_WHAT THE TASK REQUIRES:_ Within the material below, locate the line with "United States, site lebec_CA-30." and the line with "genus: Antidorcas", then return those two lines and all lines between them, exactly as written.

_LISTED ENTRIES:_
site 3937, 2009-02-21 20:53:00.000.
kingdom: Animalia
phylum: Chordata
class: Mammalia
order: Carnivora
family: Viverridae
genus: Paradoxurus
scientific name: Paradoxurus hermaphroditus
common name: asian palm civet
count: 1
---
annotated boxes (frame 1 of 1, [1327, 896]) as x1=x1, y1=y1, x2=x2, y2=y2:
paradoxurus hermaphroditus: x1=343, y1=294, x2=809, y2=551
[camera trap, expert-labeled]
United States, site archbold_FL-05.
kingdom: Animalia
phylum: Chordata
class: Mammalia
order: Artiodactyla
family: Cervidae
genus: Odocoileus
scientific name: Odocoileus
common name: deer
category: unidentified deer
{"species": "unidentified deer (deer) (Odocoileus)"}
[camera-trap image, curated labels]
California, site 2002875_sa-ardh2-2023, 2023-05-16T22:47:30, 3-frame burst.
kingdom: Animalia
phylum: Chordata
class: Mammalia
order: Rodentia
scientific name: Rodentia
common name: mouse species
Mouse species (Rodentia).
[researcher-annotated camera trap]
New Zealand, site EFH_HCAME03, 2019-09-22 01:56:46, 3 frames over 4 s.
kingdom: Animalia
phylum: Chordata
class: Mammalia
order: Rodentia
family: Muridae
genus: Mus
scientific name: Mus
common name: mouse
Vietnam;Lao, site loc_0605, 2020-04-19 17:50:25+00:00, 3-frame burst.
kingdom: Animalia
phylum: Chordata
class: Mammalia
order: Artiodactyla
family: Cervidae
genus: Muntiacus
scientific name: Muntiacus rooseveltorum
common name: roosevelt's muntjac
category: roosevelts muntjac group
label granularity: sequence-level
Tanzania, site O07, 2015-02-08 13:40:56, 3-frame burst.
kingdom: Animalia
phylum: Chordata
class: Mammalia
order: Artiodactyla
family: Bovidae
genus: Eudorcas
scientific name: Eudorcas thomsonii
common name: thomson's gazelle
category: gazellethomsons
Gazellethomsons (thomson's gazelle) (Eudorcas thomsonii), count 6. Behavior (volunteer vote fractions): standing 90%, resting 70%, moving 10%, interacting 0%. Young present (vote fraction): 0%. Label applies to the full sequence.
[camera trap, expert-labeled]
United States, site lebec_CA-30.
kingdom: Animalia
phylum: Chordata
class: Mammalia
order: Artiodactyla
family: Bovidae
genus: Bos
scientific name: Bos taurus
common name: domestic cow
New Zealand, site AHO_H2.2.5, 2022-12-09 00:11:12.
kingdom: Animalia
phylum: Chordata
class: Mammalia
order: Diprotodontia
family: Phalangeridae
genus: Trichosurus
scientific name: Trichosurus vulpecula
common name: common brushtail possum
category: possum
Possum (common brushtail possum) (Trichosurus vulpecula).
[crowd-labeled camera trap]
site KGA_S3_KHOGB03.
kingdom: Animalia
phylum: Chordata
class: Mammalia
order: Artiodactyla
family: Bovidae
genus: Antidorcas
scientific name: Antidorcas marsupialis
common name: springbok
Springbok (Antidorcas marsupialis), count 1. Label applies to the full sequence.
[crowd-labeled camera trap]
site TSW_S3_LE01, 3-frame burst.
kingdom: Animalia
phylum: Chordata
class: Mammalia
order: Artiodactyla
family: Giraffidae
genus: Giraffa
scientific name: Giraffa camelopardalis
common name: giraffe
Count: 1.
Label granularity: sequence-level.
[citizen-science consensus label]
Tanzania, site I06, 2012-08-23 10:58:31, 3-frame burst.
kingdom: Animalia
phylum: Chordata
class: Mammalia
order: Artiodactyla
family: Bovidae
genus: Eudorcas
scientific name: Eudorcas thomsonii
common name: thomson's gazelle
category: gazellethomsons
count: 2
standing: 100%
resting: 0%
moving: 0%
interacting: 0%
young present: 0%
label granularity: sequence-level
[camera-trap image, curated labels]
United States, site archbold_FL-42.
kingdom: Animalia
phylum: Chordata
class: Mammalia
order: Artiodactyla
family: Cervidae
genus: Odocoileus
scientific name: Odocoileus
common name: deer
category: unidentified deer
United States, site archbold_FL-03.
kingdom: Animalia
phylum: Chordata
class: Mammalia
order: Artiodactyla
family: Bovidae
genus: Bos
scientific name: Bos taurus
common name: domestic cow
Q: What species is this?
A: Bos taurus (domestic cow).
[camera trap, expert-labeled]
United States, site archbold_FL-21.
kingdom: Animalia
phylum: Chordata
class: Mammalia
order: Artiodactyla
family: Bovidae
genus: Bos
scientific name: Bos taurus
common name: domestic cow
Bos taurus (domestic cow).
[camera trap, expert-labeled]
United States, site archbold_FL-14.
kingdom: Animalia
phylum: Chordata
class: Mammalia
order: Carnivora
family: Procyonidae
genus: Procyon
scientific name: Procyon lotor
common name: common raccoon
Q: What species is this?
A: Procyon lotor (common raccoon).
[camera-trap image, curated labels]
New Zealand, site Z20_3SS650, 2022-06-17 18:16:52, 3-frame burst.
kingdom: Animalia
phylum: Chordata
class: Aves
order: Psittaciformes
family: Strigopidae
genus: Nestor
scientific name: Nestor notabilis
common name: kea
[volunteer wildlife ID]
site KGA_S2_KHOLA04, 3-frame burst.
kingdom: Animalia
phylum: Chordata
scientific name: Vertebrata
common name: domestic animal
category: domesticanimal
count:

_WRITTEN REPLY:_
United States, site lebec_CA-30.
kingdom: Animalia
phylum: Chordata
class: Mammalia
order: Artiodactyla
family: Bovidae
genus: Bos
scientific name: Bos taurus
common name: domestic cow
New Zealand, site AHO_H2.2.5, 2022-12-09 00:11:12.
kingdom: Animalia
phylum: Chordata
class: Mammalia
order: Diprotodontia
family: Phalangeridae
genus: Trichosurus
scientific name: Trichosurus vulpecula
common name: common brushtail possum
category: possum
Possum (common brushtail possum) (Trichosurus vulpecula).
[crowd-labeled camera trap]
site KGA_S3_KHOGB03.
kingdom: Animalia
phylum: Chordata
class: Mammalia
order: Artiodactyla
family: Bovidae
genus: Antidorcas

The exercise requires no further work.